● Passage to read:
────────────────

These distinctions are often overlooked, but they matter. Our translation of the Critique of the Gotha Program for the first time accurately conveys Marx’s distinction between the state and state functions. All earlier English translations have Marx say, “What transformation will the form of the state undergo in communist society?” This is a mistranslation. The original does not speak of the “form of the state” in communism; it speaks of state functions (Staatswesen) that can readily be employed without a state. Nothing stops us from simultaneously pushing for the expansion of specific state functions that can improve our lives while reaching for a new society that abolishes the state. Those who confuse the two tend to fetishize the state, leading them to presume that the state persists in socialism. This impedes the development of a viable alternative to capitalism, since a society in which the state exists is no alternative to capitalism at all.
This is but one illustration of how the new book on The Critique of the Gotha Program can enable us to engage ongoing debates in the radical movement to a much greater degree than before, which can help us move from a circle of discussion groups to a real organization that intervenes in the battle of ideas in today’s movements.
Part III: Organizational Perspectives
What can further develop this task is revisiting the distinctive concept of organization that Dunayevskaya spent many years developing. A key moment in this is her “Presentation on the Dialectics of Organization and Philosophy” of June 1, 1987—written a week before her death.
She there makes a provocative statement: “Although the committee-form [of organization] and ‘party to lead’ are opposites, they are not absolute opposites.” This is a puzzling statement. “Vanguard” parties have a hierarchical structure, while committee-forms are anti-hierarchical. Clearly, these are opposites. So why are they not absolute opposites?
I may be wrong about this, but it seems to me that the reason is that neither form of organization necessarily challenges one of the most persistent divisions in society—the separation of mental from manual labor. Vanguard parties don’t overcome this separation; intellectuals do the theory, and the rank-and-file is expected to carry out the mandates. Committee-forms of organization tend to reject such elitism, but they often don’t encourage its members to become theoreticians by having them explore ideas that give meaning to their experiences. Both fall short of “masses as reason”—the recognition that when masses of people move in a revolutionary direction, they generate ideas that are the source of theory.

────────────────

● Provided data:
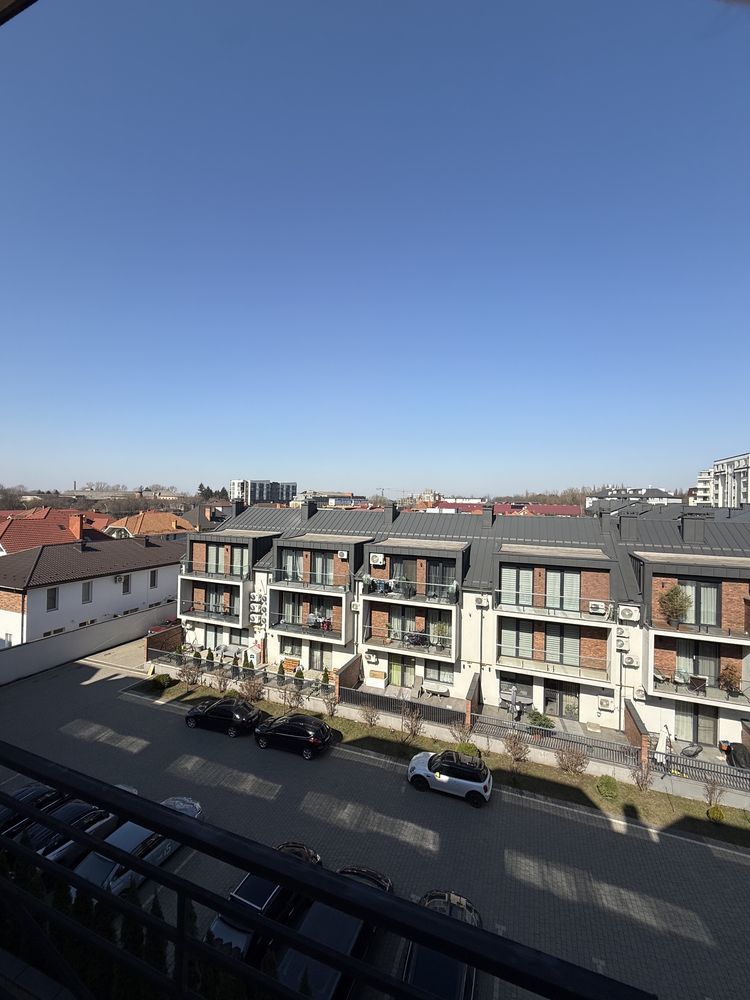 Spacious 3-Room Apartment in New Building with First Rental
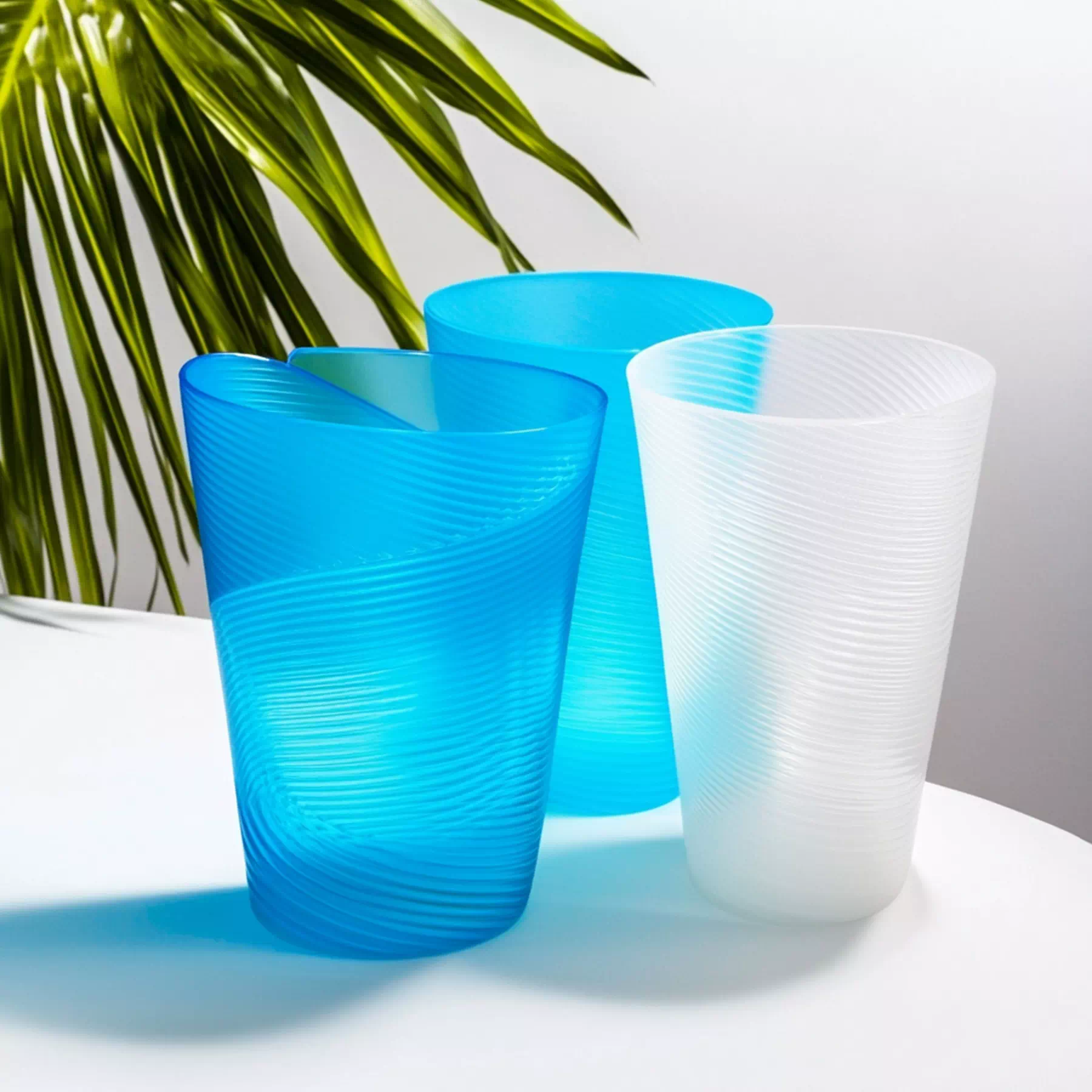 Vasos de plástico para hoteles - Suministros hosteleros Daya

────────────────

● Required action 1:
Summarize the passage on the Critique of the Gotha Program in two sentences.
● Required action 2:
In the passage on the Critique of the Gotha Program, when did Dunayevskaya write her "Presentation on the Dialectics of Organization and Philosophy"?
● Required action 3:
Write out the stretch of the passage on the Critique of the Gotha Program from "I may be wrong" through "source of theory.".

● Task solution 1:
A new translation of the Critique of the Gotha Program accurately renders Marx's reference to state functions (Staatswesen) in communist society, which all earlier English translations mistranslated as the "form of the state." Dunayevskaya held that the committee-form and the "party to lead" are opposites but not absolute opposites, and the passage suggests this is because neither form of organization necessarily challenges the separation of mental from manual labor.

● Task solution 2:
She wrote it on June 1, 1987, a week before her death.

● Task solution 3:
I may be wrong about this, but it seems to me that the reason is that neither form of organization necessarily challenges one of the most persistent divisions in society—the separation of mental from manual labor. Vanguard parties don’t overcome this separation; intellectuals do the theory, and the rank-and-file is expected to carry out the mandates. Committee-forms of organization tend to reject such elitism, but they often don’t encourage its members to become theoreticians by having them explore ideas that give meaning to their experiences. Both fall short of “masses as reason”—the recognition that when masses of people move in a revolutionary direction, they generate ideas that are the source of theory.